» **Reading passage**:
··········

When I think of all of the television shows I grew up watching, Degrassi is one TV show that definitely sticks out in my mind. Degrassi Junior High (1987-1989) and Degrassi High (1989-1992) left a lasting impression me, so much so, that I shared my love for the Canadian teen shows with my own daughter Michala (16).
I loved keeping up with the characters’ stories (my favorites were Spike, Snake, and Joey) and the issues featured in the show were very relatable. Also, the diversity of the characters was something else that really set the show apart from other teen soap operas.
Sure, I loved Beverly Hills, 90210, but let’s be real – there weren’t many people of color featured in the show. Degrassi, on the other hand, featured characters of different cultures, characters with disabilities, and characters of various socioeconomic backgrounds. It was a TV show that I felt I could identify with, other than of course it took place in Canada.
As years passed and I became a mother, the Degrassi series was still on television with a new generation. I remember one evening stumbling upon it while I was looking for a show to watch on Amazon Prime.
Degrassi Junior High flashed on the TV screen and instantly, I was taken back to my childhood. I searched through the Degrassi section and discovered Degrassi High, Degrassi: The Next Generation (2001-2009) and Degrassi (2010-2015). I had to show Michala!

··········

» **Collected material**:
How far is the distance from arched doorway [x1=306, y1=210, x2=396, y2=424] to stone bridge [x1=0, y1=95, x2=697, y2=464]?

··········

» **List of tasks**:
[A] In the Degrassi passage, which three characters does the writer name as favorites?
[B] Say whether each statement agrees with the Degrassi passage, and quote the words that decide it: (i) The writer's daughter Michala is 16. (ii) The writer came across Degrassi again while browsing Netflix. (iii) The writer says Beverly Hills, 90210 featured many people of color.
[C] Copy out the Degrassi passage from "I loved keeping" to "place in Canada.".

» **Solutions to the exercise**:
[A] Spike, Snake, and Joey.

[B]
(i) Yes: "my own daughter Michala (16)"
(ii) No: "looking for a show to watch on Amazon Prime"
(iii) No: "there weren’t many people of color featured in the show"

[C]
I loved keeping up with the characters’ stories (my favorites were Spike, Snake, and Joey) and the issues featured in the show were very relatable. Also, the diversity of the characters was something else that really set the show apart from other teen soap operas.
Sure, I loved Beverly Hills, 90210, but let’s be real – there weren’t many people of color featured in the show. Degrassi, on the other hand, featured characters of different cultures, characters with disabilities, and characters of various socioeconomic backgrounds. It was a TV show that I felt I could identify with, other than of course it took place in Canada.